二千五百二十八夜、じいじの高校生生活 1193 三年生 148 二学期から 130
今日は、じいじの番です。
眠れないのかい、それは困ったねえ。じゃあ、少しお話をしてあげようかね。どんなことがいいかな。何がいい?
「…………。」
そうだねえ、じゃあ、じいじが子供の頃のお話をしようかねえ。
まだ、高校生の頃のことだけれど……。
──だから、強力な指導体制のもとにある国や、国民全員が一つの方向へと進まなければならないような国では、じいじは真っ先に粛正されてしまうような種類の人物なのだろうかな……とも思えるのだ……。
しかしその一方では、自分の意欲に対して強い拘りがないということもある……。
そのために、とんでもなく要領よく、いろいろな流れに乗っていかれるような、そんな人間なのかもしれないとも思う部分もあるのかな……。
だからじいじは……ひたすら目立つことなく、うまく流れに乗って生きていくことができるような……。
要領が良過ぎるような種類の人間なのかもしれない……とも思うところもあるのだけれどなあ……。
……それはともかくとして……。
……結局じいじは、その日のうちに切り出し刀で……デザイン用のカッターナイフのような刃の形をしたもの……手を入れるおおかたの部分を終わらせてしまっていた……。

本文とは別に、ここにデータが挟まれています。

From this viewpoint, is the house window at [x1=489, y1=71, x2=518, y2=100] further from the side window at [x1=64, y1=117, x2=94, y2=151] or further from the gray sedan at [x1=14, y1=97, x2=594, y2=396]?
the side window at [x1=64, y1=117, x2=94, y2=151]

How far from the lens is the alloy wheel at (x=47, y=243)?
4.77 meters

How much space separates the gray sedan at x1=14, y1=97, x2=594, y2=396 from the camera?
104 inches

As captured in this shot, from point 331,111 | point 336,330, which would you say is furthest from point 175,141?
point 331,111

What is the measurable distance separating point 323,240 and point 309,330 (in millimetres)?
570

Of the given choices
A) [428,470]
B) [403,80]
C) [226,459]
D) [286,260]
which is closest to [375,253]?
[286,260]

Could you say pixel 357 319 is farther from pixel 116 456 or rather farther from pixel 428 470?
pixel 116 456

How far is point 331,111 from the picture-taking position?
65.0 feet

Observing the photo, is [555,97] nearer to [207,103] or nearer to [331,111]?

そして、丸刀……大小の二種類があるのだけれど、刃の形の横断面が半円形になっているもの……で版画の原版の三分の一くらいまで彫り進んでしまっていた……。
版画の原版を彫るのに、じいじはもう少し手間も時間もかかると思っていた……。
しかし、じいじが思っていたよりもかなり早く作業がすすんでいくことになりそうだった……。

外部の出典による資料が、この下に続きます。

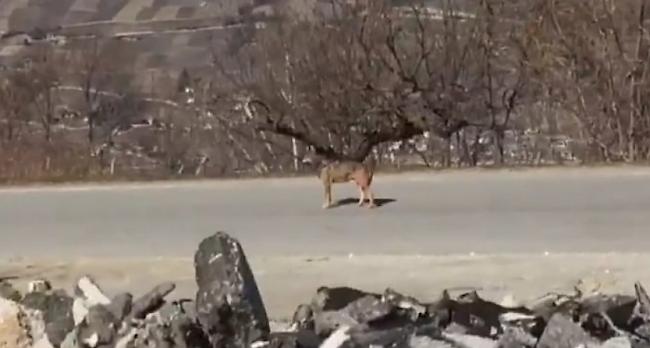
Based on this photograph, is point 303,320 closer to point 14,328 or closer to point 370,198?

もう一日もあれば、余裕で彫りが終わりそうなのかもしれない……。
なので、このまま一気に作業を進めてしまおうかなあと、じいじは考えていた……。そして、それがすみ次第には、Bさんに版画の原版を渡してしまえるのではないだろうかなあとも考えていた……。
ここで一日二日余計に時間を掛けて、いくら丁寧に原版を仕上げようとしたところで、版画の刷りあがりにはさほど差ができるわけではない……。

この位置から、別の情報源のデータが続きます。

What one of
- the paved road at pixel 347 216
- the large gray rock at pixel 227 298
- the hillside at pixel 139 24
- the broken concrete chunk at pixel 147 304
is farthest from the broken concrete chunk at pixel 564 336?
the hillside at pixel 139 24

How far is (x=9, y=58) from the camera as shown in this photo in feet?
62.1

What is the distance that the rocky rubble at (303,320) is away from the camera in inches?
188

それに、版画は刷り上がった結果が重要であって、原版にさほど価値があるわけではないだろうとも思うのだ……。
それに、刷り上がった結果についてだけで言えば、かえって勢いがあるということは、結構刷り上がった際には見栄えがするような気もする……。
じいじ自身の考えでは、いろいろともったいぶって、Bさんにありがたがってもらいたいとは思ってもいなかったのだしね……。
だから、いたずらに時間を掛けて丁寧に仕上げること自体には、たいして価値があるわけではないのだろうと思える……。
そんなことなどを含めて考えると、さっさと仕上げてしまって、さっさとBさんに原版を渡してしまったほうが面倒がなさそうだった……。
それに、できるだけ早くに彼女たちの要請から手を切ってしまったほうが、じいじにとっては煩わしいこともなくて、早く気が楽になるだろうかなあと考えた……。
おや、眠たくなってきたかい、それじゃあ、おやすみ、いい夢を見てね。
良い夢に恵まれますように、おやすみなさい。また次の夜に……。